The real story here is that I was in the midst of a recipe development project that included needing to cook a whole Thanksgiving turkey. Such is the wacky crazy life of a food writer! This being February and nowhere near any turkey-cooking holidays, the only turkeys that I could find were huge birds. Ginormous birds. Birds that my household of two would have no hope of eating in a reasonable time period.
So I decided to throw a party!
This is actually fairly typical of how I like to entertain. I come across a big, fancy recipe that I can't stop thinking about, but that doesn't quite work for my normal weekly cooking, and then I plan a party around it. It's a double-win: I get to indulge my occasional urge for over-the-top dishes and I get all of my favorite people in one place for a night.
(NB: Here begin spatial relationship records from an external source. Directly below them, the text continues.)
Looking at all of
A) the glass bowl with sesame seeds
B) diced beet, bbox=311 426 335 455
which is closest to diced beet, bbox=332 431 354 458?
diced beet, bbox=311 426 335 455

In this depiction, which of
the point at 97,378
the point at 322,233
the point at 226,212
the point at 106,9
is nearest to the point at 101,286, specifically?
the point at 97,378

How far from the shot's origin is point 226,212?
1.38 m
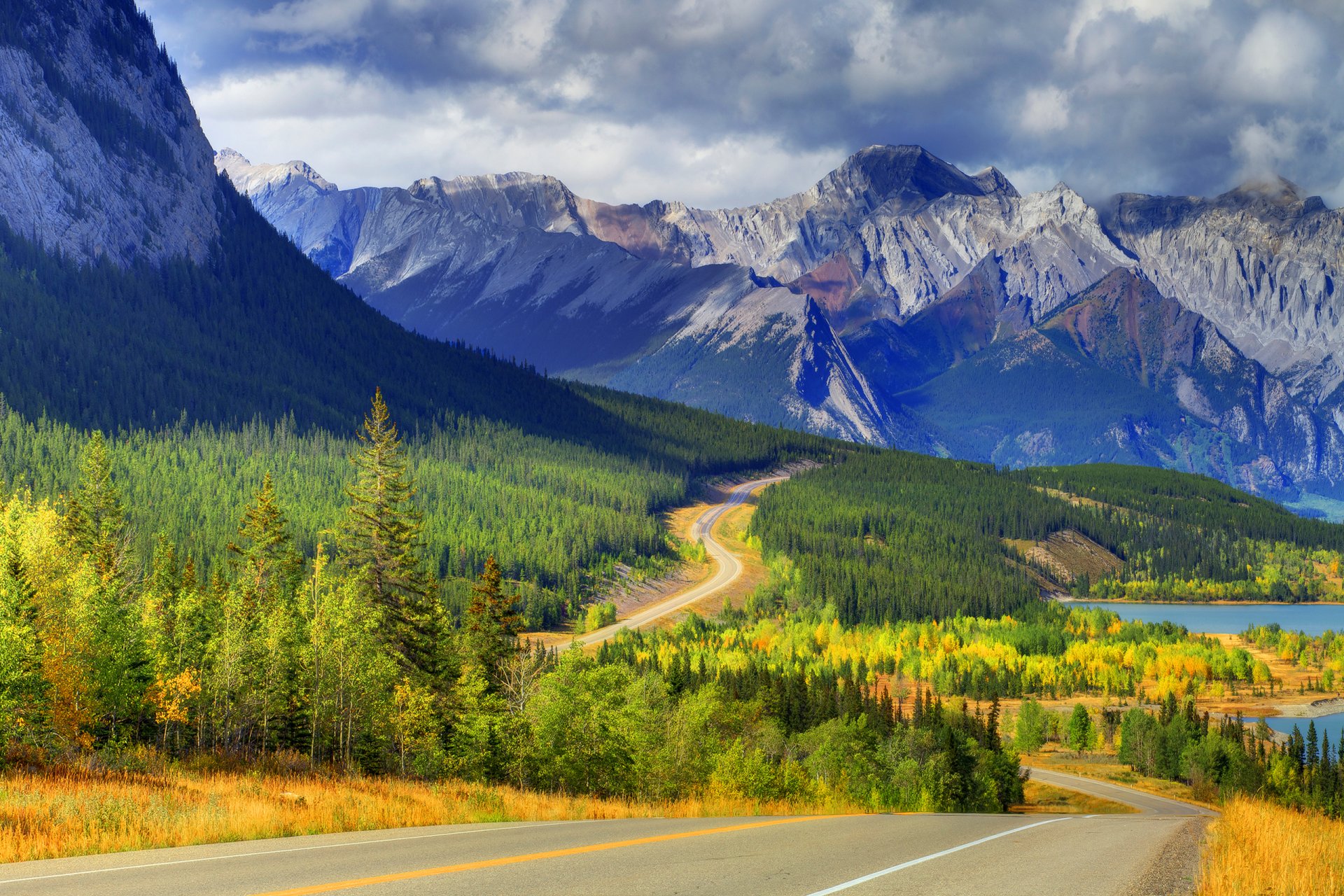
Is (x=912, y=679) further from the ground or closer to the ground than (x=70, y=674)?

The make-ahead icebox cake that we had for dessert
I used to obsess over planning a perfect meal — plotting side dishes that would compliment the main dish or working around themes. In the end, I had to accept that my obsessiveness was hampering my actual enjoyment of preparing and eating this meal. These days, I pick whatever side dishes sound good to me. I aim for a balance of lighter dishes and heavier dishes, but I figure that the flavors of the meal will come together perfectly just by virtue of being served together on the same table. And so far, this philosophy has served me well.
Here was my menu for this particular dinner:
The Quirky Turkey Dinner Menu
- Cheese platter
- Spiced nuts
- Bacon-wrapped potato bites
- Shaved Fennel Salad
- Orzo Pasta Salad with Sun-Dried Tomatoes and Olives
- No-Knead Bread
- Thanksgiving Turkey
- Icebox Cake (a version of this recipe)
I learned long ago that I tend to be an anxious, hand-wringing hostess. In order for me to relax and enjoy my dinner parties, I now make sure that I plan a meal that can be made almost entirely ahead. I made the spiced nuts, both salads, the bread, and the icebox cake in the days leading up to the party. I prepped the bacon-wrapped potato bites the morning of the party and then baked them off after the turkey was out of the oven and just before the guests showed up.
I also have a good friend who loves making cocktails, so I asked her if she would make a special cocktail to serve in the hour leading up to dinner. She arrived a little ahead of the other guests, set up a station in the living room with glasses, a shaker, and her cocktail supplies, and started shaking away.
All of this meant that my only concern as the party started was the turkey itself. Since it was resting during cocktail hour, I was able to relax and talk to my guests. I slipped out to carve the turkey and put the salads in serving bowls, but since the party was already going, I didn't feel like I was abandoning my guests.
Once the turkey was carved and served, my job was over. I sat back and let the gathering carry on into the wee hours. I love this kind of laid-back dinner party, both as a hostess and as a guest. Food on the table, wine in my glass, and friends around the table — that's how I entertain.